Quetzalcoatl (28-D) was the governor of the primitive Chichimecas, praised by the Toltecs of Tula as the founder god of their lineage. These people reached their major development between 900 and 1000, when they consolidated their culture in the ceremonial centre of Tula. But internal fights forced one part of the people to emigrate towards the west, lead by a personage who flaunted the name of the founder god.

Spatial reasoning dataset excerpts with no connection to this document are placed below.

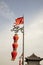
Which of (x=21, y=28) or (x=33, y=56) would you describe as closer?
(x=21, y=28)

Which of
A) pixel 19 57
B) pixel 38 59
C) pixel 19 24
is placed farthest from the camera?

On the Yucatan Peninsula a power centre of the Mayas was developed, but around the year 987, the people from the west arrived, a group of “Itzaes” warriors, lead by the new Quetzalcoatl, who the Mayas called Kukulkan. Both names have the same significance “snake decorated with feathers”. The newly arrived people dominated a small town, which had a natural well of sacered fame. This place is called Chichen Itza and the Toltec commanders begun to dominate the political life throughout the whole Yucatan Peninsula, included more remote places like those in Guatemala, where they arrived to form the town of Quiche. In the archaeological digs of the natural well of Chichen Itza, directed by Alfred P. Mausdlay in the 1940’s, there were rescued extraordinary jade pieces, among them the plates with details of governors and prisoners (28-A) and (28-B) and the plate representing a warrior (28-C) put above a snake, the body of which is decorated with studs of chalchihuites (jade stones).

On this natural well there were also found other jade pieces, which belonged to the dynasties of Mayan governors of the classic epoque of Piedras Negras and Palenque. How the got to chichen Itza three centuries later is not known.